Best practices for data governance

This article covers best practices of data governance, organized by architectural principles listed in the following sections.

1. Unify data management

Manage metadata for all data assets in one place

As a best practice, run the lakehouse in a single account with one Unity Catalog. The top-level container of objects in Unity Catalog is a metastore. It stores data assets (such as, tables and views) and the permissions that govern access to them. Use a single metastore per cloud region and do not access metastores across regions to avoid latency issues.
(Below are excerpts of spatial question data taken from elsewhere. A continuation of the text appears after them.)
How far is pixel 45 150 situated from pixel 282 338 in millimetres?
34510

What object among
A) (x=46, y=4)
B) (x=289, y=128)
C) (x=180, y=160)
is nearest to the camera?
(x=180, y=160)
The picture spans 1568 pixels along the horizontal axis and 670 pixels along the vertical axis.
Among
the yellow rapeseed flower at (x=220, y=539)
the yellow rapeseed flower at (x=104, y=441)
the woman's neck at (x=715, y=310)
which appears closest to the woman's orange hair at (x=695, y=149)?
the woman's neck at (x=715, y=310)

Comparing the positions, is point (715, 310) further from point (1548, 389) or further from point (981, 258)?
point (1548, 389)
The metastore provides a three-level namespace:

Databricks recommends using catalogs to provide segregation across your organization’s information architecture. Often this means that catalogs can correspond to software development environment scope, team, or business unit.

Track data lineage to drive visibility of the data

Data lineage is a powerful tool that helps data leaders drive greater visibility and understanding of the data in their organizations. It describes the transformation and refinement of data from source to insight. Lineage includes the capture of all relevant metadata and events associated with the data in its lifecycle, including the source of the data set, what other data sets were used to create it, who created it and when, what transformations were performed, what other data sets use it, and many other events and attributes. Data lineage can be used for many data-related use cases:

  • Compliance and audit readiness: Data lineage helps organizations trace the source of tables and fields. This is important for meeting the requirements of many compliance regulations, such as General Data Protection Regulation (GDPR), California Consumer Privacy Act (CCPA), Health Insurance Portability and Accountability Act (HIPAA), Basel Committee on Banking Supervision (BCBS) 239, and Sarbanes-Oxley Act (SOX).

  • Impact analysis/change management: Data goes through multiple transformations from the source to the final business-ready table. Understanding the potential impact of data changes on downstream users becomes important from a risk-management perspective. This impact can be easily determined using the data lineage collected by Unity Catalog.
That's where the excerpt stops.